Exercise requirements
List every area of law that the employment law forecast below says the government could change if it lets EU-derived protections lapse.

Excerpt

Sunset Strip- Forecast for Employers: FfE news for the year ahead in employment law:

2023-03-22

Forecast for Employers: FfE news for the year ahead in employment law:

In the infamous words of Bob Dylan: “These times they are a-changing”. As the current financial year comes to a close, what changes are afoot in the year ahead? Forewarned is, as they say, forearmed. But the law is not set in stone until Parliament and the House of Lords says so. So, what’s on their cards for the coming year?

A Bonfire of Vanities:

The government shows no signs of ‘rowing back’ from its Retained EU Law (Revocation and Reform) Bill which in itself is a mouthful, and if passed, will “sunset” (in less romantic terms ‘get rid of’) all employment and health and safety legislation derived from the EU by the end of 2023. That’s not long! (although the government will be able to extend that deadline to 2026).

This means that the government must take positive action if it wants to retain many existing employment protections beyond 31 December 2023 (23 June 2026), allowing it to make sweeping changes to established laws in respect of:

  • working time and holidays,
  • discrimination,
  • TUPE,
  • agency workers,
  • part-time workers,
  • fixed-term employees, and
  • new parents. 

The government will have to legislate to re-introduce (with modifications) the EU laws it wants to keep before the deadline. There are over 2,400 pieces of retained EU law across 300 unique policy areas and 21 sectors of the economy. Time waits for no man and there is the very real possibility that important rights will fall off the statute books without anything in place to replace them, creating disastrous uncertainty for employers and employees alike, which could result in an increase in staff dissatisfaction, industrial action and employment claims. 

JP view: this is a ‘can of worms’ that may never happen. Time restraints and other matters are likely to mean that the extension to June 2026 is implemented. With a general election scheduled for January 2025, we may never see this Bill make it to the statute books.

Stored data
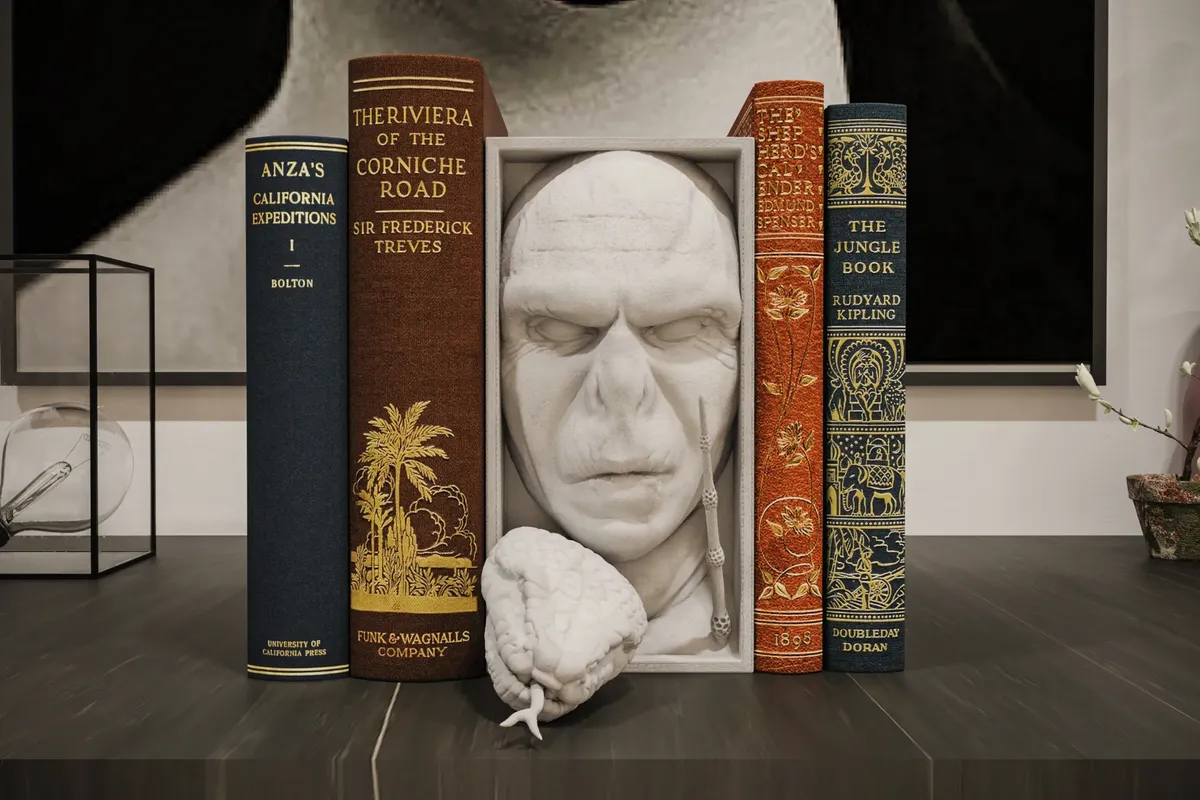 3D Printed Dark Wizard Book Nook Gothic Shelf Insert with Snake & Wand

Answer to this task
- working time and holidays
- discrimination
- TUPE
- agency workers
- part-time workers
- fixed-term employees
- new parents